Charge and dimensionality effects on the properties of CaNiN

Results of first-principles, density-functional, full-potential calculations on crystalline CaNiN and on single chains of NiN and CaNiN are presented. For crystalline CaNiN and single NiN chains we optimized the structural parameters. The role of dimensionality and charge transfer on the electronic structure is investigated by considering various related hypothetical crystalline structures of CaNiN where we have systematically turned off different interactions. This is achieved by expanding the lattice in different directions and/or rotating the layers of the NiN chains as well as considering structures where the Ca atoms have been removed. This is an unusual study of the dimensionality and charge effects in a crystalline compound and, although it is particularly well suited for CaNiN, it could also be applied to other quasi-low-dimensional materials like high-$T_c$ superconductors and quasi-one-dimensional spin-density materials. Finally, we explore the magnetic properties of pure CaNiN.

Figure 1

Schematic representation of the tetragonal crystal structure of CaNiN. It is seen how the structure consists of layers of NiN chains (lighter atoms, N; darker atoms, Ni) separated by Ca atoms.
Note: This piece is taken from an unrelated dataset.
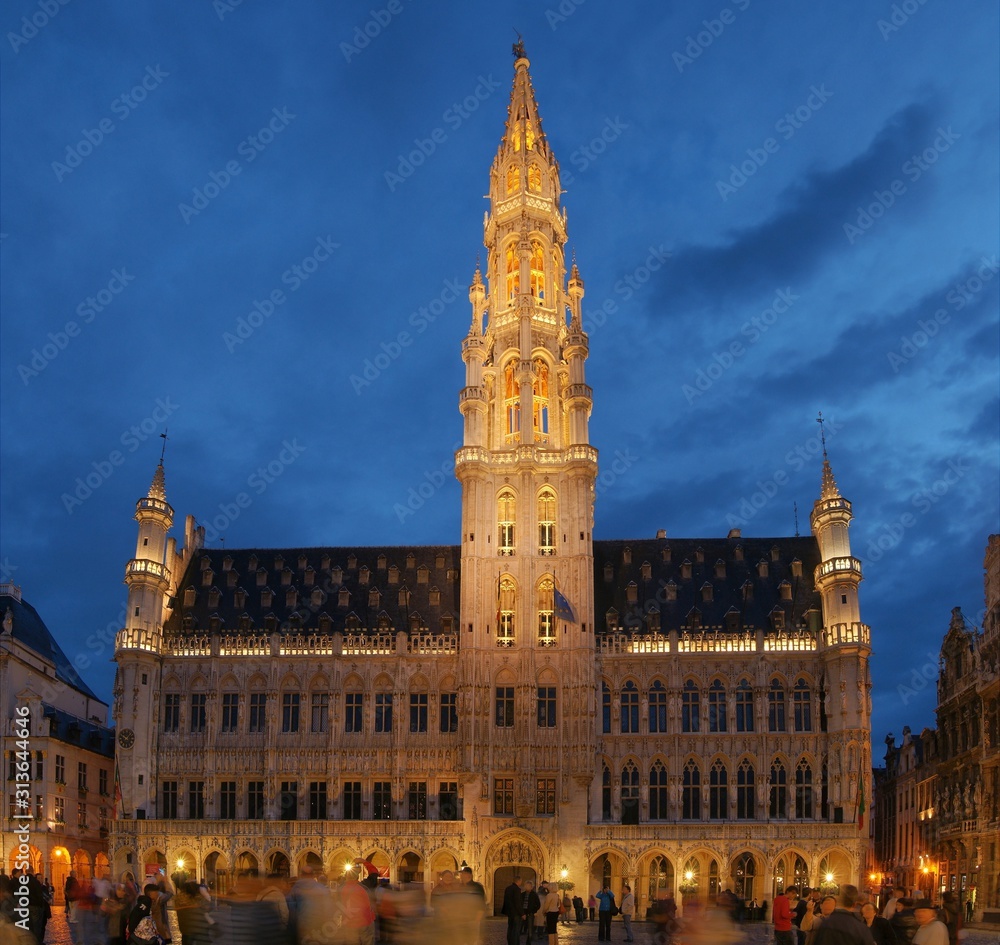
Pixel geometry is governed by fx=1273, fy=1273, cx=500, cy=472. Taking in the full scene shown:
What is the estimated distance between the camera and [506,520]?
244 ft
Note that the NiN chains in alternate layers point in perpendicular directions to each other.

Figure 2

Band structures for (a) a single isolated NiN chain and (b) a single NiN chain with one Ca atom per NiN unit. The dashed lines represent the Fermi level, and $k=0$ and $k=1$ are the center and edge, respectively, of the first Brillouin zone. The length of the repeated unit was set equal to $3.57\text{Å}$.

Figure 3

The density of states (in arbitrary units) for isolated chains. The Ni-N DOS in (a) used the crystalline WIEN code with a large separation between the chains and a unit cell length that was optimized for this calculation $\left(3.31\text{Å}\right)$. The calculations for (b), (c), and (d) all used the single-chain code. In (b) the Ni-N DOS used the unit cell length of $3.29\text{Å}$ that was optimized with the single-chain code. The Ni-N DOS in (c) used the same unit cell that was optimized with the crystalline code. The DOS in (d) was calculated for a Ni-N chain with an additional Ca atom per unit cell at the experimental unit cell length $\left(3.57\text{Å}\right)$. See text for additional detail.

Figure 4

Valence-electron density outside the inner parts of the muffin-tin spheres for (upper part) the isolated NiN chain and (lower part) the NiN chain together with the Ca atoms. The contour values are 0.4, 0.2, 0.1, 0.05, 0.03, 0.02, 0.01, 0.005, and $0.003\text{a.u.}$ with the smallest value occurring most to the right in each panel.

Figure 5

The COOP (thick curves) and COHP (thin curves) for the isolated NiN chain (left column) and the CaNiN chain (middle and right columns). Shown are on-site interactions (labeled Ni, N, and Ca) and nearest-neighbor interactions (Ni-N, Ca-Ni, and Ca-N). Since the interactions have very different scales, each curve separately has been rescaled. The inverse scaling factors are given in each panel with the upper value being for the COOP and the lower value being for the COHP. Finally, the vertical dashed lines mark the Fermi level.

Figure 6

Variation in the total energy per formular unit for the eight calculations of Sec. 1 for (upper part) CaNiN and (lower part) NiN. Note the difference in scale ($y$-axis values) between CaNiN and NiN.

Figure 7

The density of states (in numbers per eV and formular unit) for NiN (left column) and CaNiN (right column). The labels are explained in Sec. 2.